**Using the information**
A: Answer these questions using the passage on long-term politics, one answer per line, marked the same way.
(i) According to the passage, what does postponing problems do to them?
(ii) How long are the terms the passage says officials serve?
(iii) What kind of precautions does the passage say officials cannot take?
B: List every way the passage on long-term politics says officials keep appeasing the people who elected them.
C: Reproduce the part of the passage on long-term politics that opens with the words containing "Long-term politics realizes" and closes with "of the planet.".

**Document text**
==*==
Long-term politics realizes that while it is easier to postpone solving problems than start acting on them, this only makes problems worse. The more we postpone their solution, the more difficult and longer it will take us to solve them if we don’t lose the opportunity to solve them altogether. Thus, we need to start acting now, not unfairly foist our problems onto the next generations and the biodiversity of the planet.
It would be easy to blame current leaders for their short-sightedness, but are they the ones truly to blame? Or is it the system that uses and consumes them (and sometimes recycles them) in four- to five-year terms? The problems, threats and ills discussed here cannot be solved within four- to five-year terms during which officials must keep appeasing those who elected them by reducing taxes, increasing benefits and doing everything possible not to lose their voters. Because of this need, they cannot take unpopular but necessary precautions. With the system as it is, politicians’ short-term assignments and obligations to voters mean they lack the ‘luxury’ to see the world long-term.
==*==
**Given data**

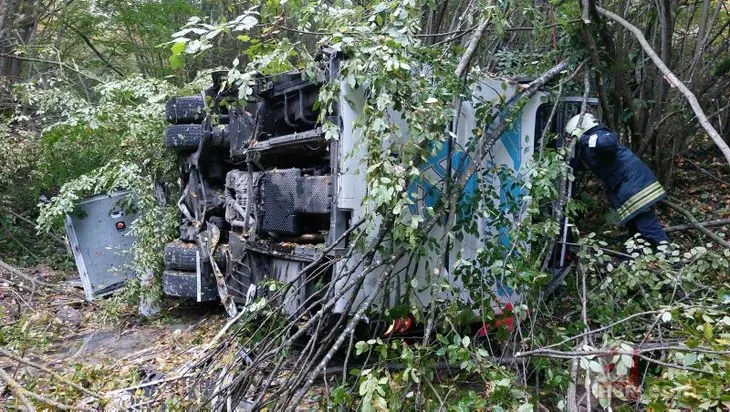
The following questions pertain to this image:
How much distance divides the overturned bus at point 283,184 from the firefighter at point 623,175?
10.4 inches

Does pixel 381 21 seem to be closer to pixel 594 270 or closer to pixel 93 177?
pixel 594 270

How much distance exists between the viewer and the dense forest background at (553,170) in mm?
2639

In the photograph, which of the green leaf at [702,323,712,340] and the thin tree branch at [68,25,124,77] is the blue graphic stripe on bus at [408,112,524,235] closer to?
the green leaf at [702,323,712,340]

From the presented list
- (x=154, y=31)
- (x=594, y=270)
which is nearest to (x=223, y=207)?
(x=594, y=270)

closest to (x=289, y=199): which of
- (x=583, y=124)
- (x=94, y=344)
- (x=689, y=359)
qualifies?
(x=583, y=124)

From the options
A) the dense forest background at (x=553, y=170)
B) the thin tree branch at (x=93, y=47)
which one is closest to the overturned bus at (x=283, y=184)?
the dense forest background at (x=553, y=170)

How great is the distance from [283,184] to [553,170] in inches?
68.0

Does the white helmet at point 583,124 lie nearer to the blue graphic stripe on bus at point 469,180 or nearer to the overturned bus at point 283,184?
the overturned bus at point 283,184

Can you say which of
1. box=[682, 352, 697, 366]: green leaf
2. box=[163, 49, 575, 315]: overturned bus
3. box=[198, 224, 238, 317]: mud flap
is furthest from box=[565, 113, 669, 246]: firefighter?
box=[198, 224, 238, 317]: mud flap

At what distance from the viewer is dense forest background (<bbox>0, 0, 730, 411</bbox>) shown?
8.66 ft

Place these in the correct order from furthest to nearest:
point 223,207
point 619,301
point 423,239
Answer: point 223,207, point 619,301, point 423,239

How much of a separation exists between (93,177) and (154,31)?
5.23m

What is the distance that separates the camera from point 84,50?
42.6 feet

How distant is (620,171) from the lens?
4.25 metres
==*==
**Your written answers**
A:
(i) It only makes them worse.
(ii) Four to five years.
(iii) Unpopular but necessary ones.

B:
- Reducing taxes
- Increasing benefits
- Doing everything possible not to lose their voters

C:
Long-term politics realizes that while it is easier to postpone solving problems than start acting on them, this only makes problems worse. The more we postpone their solution, the more difficult and longer it will take us to solve them if we don’t lose the opportunity to solve them altogether. Thus, we need to start acting now, not unfairly foist our problems onto the next generations and the biodiversity of the planet.